La tentative de confisquer les avoirs russes bloqués dans l'Union européenne s'est soldée par un échec. La semaine dernière, les dirigeants des pays de l'UE auraient pu s'entendre sur ce point lors d'un sommet informel à Copenhague. Ils auraient pu mais ne l'ont pas fait.

La question même de la confiscation de 140 milliards sur les plus de 200 milliards d'euros de la Banque centrale russe afin de s'en servir pour un «prêt de réparation» à l'Ukraine reste un mystère. Le chancelier allemand Friedrich Merz, qui a proposé  la confiscation et le prêt, n'a pas donné d'explications claires sur leur nécessité, se limitant à l'affirmation étrange que cela devrait «d'une manière ou d'une autre aider à amener Vladimir Poutine à la table des négociations». Il s'agissait peut-être d'une réaction destinée à la Russie après l'apparition de  drones non identifiés dans le ciel des pays de l'UE : puisque c'est comme ça, nous sommes également capables de franchir un peu les lignes rouges. Ou peut-être Merz jouait-il pour le public allemand. Ce dernier est mécontent de l'augmentation des dépenses militaires, voici donc l'espoir que l'Ukraine sera approvisionnée en armes aux frais de la Russie.

Enfin, le chancelier a peut-être assumé le rôle de celui qui testerait la disposition de l'Europe à rompre résolument les liens avec la Russie et de passer pour des années en mode «chacun pour soi». Les avoirs saisis sont considérés à Bruxelles comme une sorte de pont vers l'avenir des relations entre la Russie et l'UE, vers cette réalité qui se formera lorsque le conflit russo-ukrainien prendra fin.

Auparavant, le président français Emmanuel Macron  avait parlé de l'absence de base juridique en Europe pour la confiscation des avoirs russes bloqués : «Aujourd'hui nous n'avons pas le cadre légal pour toucher aux avoirs russes. Ce capital nous donne des intérêts tous les mois, on les a utilisés pour financer notre aide à l'Ukraine», a rappelé le locataire de l'Élysée.
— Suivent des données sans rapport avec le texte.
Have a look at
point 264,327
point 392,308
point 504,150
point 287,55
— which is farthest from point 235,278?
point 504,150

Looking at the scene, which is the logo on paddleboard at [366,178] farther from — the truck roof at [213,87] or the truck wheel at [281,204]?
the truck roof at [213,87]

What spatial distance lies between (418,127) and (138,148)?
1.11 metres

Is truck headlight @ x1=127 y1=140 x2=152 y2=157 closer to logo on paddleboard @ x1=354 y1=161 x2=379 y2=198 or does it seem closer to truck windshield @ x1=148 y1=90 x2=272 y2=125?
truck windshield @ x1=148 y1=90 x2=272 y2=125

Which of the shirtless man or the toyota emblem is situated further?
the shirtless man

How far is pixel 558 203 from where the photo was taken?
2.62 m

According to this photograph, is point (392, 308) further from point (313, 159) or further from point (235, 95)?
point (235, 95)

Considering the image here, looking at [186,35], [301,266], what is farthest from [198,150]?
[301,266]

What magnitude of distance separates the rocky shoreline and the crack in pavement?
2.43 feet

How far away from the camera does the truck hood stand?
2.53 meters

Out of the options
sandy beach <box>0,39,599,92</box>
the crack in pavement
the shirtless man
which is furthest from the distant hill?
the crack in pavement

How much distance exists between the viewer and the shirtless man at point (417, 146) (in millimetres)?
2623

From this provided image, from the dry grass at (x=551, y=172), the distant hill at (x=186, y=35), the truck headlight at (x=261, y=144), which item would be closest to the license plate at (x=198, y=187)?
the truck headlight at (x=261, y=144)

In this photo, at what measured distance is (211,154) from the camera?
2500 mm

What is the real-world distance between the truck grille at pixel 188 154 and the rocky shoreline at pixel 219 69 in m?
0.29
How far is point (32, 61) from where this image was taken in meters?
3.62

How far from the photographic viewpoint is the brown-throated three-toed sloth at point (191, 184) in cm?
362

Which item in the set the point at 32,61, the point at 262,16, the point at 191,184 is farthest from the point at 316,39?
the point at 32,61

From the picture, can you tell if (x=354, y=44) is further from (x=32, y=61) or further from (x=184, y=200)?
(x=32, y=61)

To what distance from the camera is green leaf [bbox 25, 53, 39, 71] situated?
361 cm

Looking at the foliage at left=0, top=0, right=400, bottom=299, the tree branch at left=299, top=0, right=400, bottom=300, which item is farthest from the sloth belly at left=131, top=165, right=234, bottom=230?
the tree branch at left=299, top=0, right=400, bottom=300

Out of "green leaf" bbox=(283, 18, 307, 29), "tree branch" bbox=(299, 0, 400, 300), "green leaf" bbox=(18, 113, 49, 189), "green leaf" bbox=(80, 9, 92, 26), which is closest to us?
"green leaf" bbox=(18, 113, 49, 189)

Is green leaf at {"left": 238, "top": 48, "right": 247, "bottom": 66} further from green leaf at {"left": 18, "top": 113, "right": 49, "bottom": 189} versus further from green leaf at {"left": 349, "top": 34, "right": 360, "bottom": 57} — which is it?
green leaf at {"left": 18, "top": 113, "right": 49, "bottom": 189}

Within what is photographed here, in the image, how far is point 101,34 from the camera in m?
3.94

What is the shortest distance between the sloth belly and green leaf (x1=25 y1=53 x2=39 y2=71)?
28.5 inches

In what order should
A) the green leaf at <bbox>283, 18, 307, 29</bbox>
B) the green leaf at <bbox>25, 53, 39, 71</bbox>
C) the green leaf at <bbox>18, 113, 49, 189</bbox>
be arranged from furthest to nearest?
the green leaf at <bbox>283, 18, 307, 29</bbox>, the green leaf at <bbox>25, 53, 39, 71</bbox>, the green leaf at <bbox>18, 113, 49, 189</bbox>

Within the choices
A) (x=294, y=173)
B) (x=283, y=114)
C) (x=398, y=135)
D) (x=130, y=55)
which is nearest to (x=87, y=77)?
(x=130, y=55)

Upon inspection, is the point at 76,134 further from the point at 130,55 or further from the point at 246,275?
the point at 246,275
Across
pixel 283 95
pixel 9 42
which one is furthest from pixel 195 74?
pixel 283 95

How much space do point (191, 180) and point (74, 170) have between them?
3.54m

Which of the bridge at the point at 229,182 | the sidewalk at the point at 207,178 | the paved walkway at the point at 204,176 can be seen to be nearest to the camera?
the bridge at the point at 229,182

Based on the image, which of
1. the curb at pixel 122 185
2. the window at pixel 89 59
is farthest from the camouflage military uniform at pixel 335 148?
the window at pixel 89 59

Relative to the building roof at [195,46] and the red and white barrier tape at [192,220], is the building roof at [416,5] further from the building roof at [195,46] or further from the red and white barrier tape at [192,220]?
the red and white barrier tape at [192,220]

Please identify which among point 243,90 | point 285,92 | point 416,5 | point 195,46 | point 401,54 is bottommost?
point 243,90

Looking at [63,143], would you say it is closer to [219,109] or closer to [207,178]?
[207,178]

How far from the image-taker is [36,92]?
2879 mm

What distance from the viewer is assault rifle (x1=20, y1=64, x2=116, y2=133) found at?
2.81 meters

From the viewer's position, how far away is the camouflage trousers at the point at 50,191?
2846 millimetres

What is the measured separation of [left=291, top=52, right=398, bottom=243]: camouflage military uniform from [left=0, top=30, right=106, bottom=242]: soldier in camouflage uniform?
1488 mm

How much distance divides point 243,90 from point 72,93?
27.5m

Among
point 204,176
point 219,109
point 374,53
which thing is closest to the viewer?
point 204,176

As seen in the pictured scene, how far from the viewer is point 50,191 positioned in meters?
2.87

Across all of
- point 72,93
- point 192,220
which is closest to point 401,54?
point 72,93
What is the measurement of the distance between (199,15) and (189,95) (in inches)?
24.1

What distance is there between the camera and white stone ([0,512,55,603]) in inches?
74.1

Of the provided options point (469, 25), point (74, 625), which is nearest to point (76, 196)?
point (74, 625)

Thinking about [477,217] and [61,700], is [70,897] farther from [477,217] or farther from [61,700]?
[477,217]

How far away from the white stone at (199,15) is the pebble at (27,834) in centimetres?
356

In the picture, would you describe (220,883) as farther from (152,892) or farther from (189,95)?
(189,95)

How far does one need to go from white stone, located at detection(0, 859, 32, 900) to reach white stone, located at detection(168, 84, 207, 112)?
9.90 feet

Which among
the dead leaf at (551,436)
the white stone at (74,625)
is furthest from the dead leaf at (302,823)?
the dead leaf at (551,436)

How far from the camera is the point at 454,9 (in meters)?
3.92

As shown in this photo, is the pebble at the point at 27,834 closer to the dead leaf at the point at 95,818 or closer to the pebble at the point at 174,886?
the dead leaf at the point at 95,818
Bloomberg avait déjà rapporté à l'automne 2022 les plans de la Commission européenne de légaliser cette procédure. La possibilité législative de saisir des fonds permettrait de les diriger vers la reconstruction de l'Ukraine après la fin des hostilités, précisait l'agence. La présidente de la Commission européenne Ursula von der Leyen avait désigné  comme objectif de l'UE la confiscation, et non le blocage des avoirs russes.

Du point de vue des eurocrates, les milliards de la Banque centrale actuellement entre les mains du dépositaire belge Euroclear seront utilisés pour «soigner les blessures infligées».

Cependant, beaucoup de choses ont changé au cours des trois dernières années. Avant, tout était simple. L'Union européenne se développait dans une symbiose économique étroite avec la Russie. L'Europe fournissait des technologies et des biens, en échange de quoi elle recevait des ressources énergétiques russes. Leur flux établi dès l'époque de Brejnev était une composante importante de la construction des États sociaux dans l'UE et permettait de se lancer dans des expériences risquées mais souhaitées par les électeurs : renoncer à l'énergie nucléaire et passer à une économie verte.

Les discussions sur la «menace russe», quoi qu'en dise de temps en temps Bruxelles, Berlin, Paris et Rome, n'y étaient perçues que comme faisant partie du lexique nationaliste des politiciens des pays baltes et de la Pologne, c'est-à-dire comme quelque chose ne méritant pas une attention sérieuse. À chacun ses phobies. Et puis les Européens croyaient sincèrement que les véritables menaces à leur sécurité, si elles apparaissaient, devaient être combattues par l'OTAN. Plus précisément, par les États-Unis avec une certaine aide des Européens.

Ce monde confortable, où il n'était pas nécessaire de dépenser beaucoup d'argent pour la défense et de trouver un consensus sur des questions complexes, manque beaucoup à l'UE. Et elle attend que la Russie en ait aussi la nostalgie. L'Europe raisonne à peu près ainsi : la Chine ne sera pas un meilleur acheteur de ressources énergétiques russes que l'UE, le marché asiatique des emprunts (dont l'économie russe aura bientôt besoin) ne remplacera pas le marché occidental, Shanghai ne deviendra jamais plus proche que Paris pour les Russes. Toutes ces considérations, qui semblent évidentes à l'Europe, devraient en principe avoir leur effet tôt ou tard. C'est alors qu'il sera temps de se souvenir des avoirs, estime l'UE.